The only reason creationists want one of these so-called debates is that they know that it is far easier to bullshit people unfamiliar with the full arguments when you do it in person and you are pushing a simple idea (complexity = design = God) against the whole messy history of life and the myriad ways we know about it, which no one person can be expert in.

Oh, and for Rhology, here is another case of clear dishonesty:

"Dawkins' response is disingenuous," said Meyer. "Creationists believe the earth is 10,000 years old and use the Bible as the basis for their views on the origins of life. I don't think the earth is 10,000 years old and my case for intelligent design is based on scientific evidence."

First of all, if ID and YEC are so inimicable, how can a young-Earth creationist like Paul Nelson be a DI fellow? Also, there are many old-Earth creationists who take the Bible as the basis of their views. They just interpret the Bible a little differently. William Dembski also interprets the Bible a little differently, when he calls ID "just the Logos theology of John's Gospel restated in the idiom of information theory." And are we to take it that Harun Yahya and his followers are not creationists because they base their beliefs on the Qur'an?
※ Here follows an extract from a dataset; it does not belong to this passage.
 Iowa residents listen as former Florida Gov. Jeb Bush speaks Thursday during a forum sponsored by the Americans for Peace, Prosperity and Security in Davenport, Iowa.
Nor is ID based on scientific evidence ... any more than my own theory of an alien planet builder named Slartibartfast. After all, science tells us that planets are spheres. Our experience of the world tells us that spheres are commonly human constructs and, therefore, designed. We can, then, assign the spheroidness of planets to a designer. Now, it is possible that this designer is God but my personal belief is that it is Slartibartfast because of the revelation passed to us from the sainted Douglas.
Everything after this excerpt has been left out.